Data watchdog reminds healthcare organisations about security

Healthcare organisations have been given a strong reminder from the Information Commissioner’s Office (ICO) of the importance of keeping patient data secure, following reports of a data breach at the private London Clinic.

The regulator warned that patient data is highly sensitive information that must be handled with care: ‘When accessing healthcare and other vital services, people need to trust that their medical information is safe and only available to authorised employees.’

Yet the ICO’s own data reveals over 1,500 incidents are reported by the health sector each year. 

In the last 12 months, the regulator has also taken enforcement action against several healthcare organisations.

These include NHS Fife after an unauthorised person was able to enter a ward and access the personal information of 14 patients.

The ICO said healthcare organisations should ensure:

Staff are thoroughly trained 

Organisations should have data protection training in place that is role-specific, tailored and relevant to the tasks being completed. 

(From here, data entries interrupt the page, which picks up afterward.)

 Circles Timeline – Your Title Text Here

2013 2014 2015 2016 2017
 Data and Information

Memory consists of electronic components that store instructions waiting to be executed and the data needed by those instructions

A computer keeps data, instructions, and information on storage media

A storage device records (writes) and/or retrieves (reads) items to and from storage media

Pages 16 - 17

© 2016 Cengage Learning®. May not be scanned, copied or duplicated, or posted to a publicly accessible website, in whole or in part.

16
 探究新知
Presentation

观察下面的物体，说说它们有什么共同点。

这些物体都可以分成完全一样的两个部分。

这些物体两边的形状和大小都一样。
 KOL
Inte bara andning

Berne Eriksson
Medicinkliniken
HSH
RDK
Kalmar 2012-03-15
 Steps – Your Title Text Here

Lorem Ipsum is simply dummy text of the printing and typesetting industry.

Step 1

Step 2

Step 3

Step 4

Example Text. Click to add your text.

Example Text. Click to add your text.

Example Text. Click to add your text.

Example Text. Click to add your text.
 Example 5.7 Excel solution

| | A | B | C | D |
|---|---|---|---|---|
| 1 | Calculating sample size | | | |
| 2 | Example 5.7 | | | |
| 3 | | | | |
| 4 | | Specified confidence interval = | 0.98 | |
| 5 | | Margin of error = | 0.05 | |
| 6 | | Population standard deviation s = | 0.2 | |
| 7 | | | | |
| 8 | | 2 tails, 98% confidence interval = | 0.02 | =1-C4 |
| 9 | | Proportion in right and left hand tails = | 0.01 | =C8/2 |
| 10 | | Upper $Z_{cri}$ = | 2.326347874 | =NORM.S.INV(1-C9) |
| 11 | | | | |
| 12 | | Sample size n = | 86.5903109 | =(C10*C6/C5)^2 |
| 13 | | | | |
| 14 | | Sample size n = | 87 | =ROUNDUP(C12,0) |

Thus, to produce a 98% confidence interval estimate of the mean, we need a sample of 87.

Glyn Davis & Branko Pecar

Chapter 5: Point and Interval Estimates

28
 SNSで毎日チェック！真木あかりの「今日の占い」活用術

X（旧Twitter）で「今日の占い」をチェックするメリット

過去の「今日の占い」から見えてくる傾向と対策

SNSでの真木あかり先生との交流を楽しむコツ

Staff should feel confident in handling people’s personal information safely and securely. It must be clear to staff about what records they are allowed to access.

Appropriate technical measures are in place 

Appropriate measures, such as passwords and access controls, should be in place to ensure personal information can only be seen by people who need to use it.

Staff are clear on the data breach reporting process 

An organisation must report misuse of personal data to the ICO if there is a risk to people’s rights and freedoms, which is often the case with sensitive medical information. This must be reported within 72 hours of becoming aware of the breach. 

Stephen Bonner, deputy commissioner for regulatory supervision at the ICO, said: ‘We know people across the UK may be questioning how safe and secure medical records may be following reports of a data breach at the London Clinic.

‘When we’re in the care of healthcare providers, we need to be able to freely share our personal and sensitive data – it’s often essential to ensure we receive the care and support we need. As new technologies come into use in our healthcare system, our data will become even more important.

‘This underlines the need to ensure this information is treated with the utmost care and security. Every patient, no matter who they are, has the right to privacy.’

Further guidance for organisations can be found on the ICO website.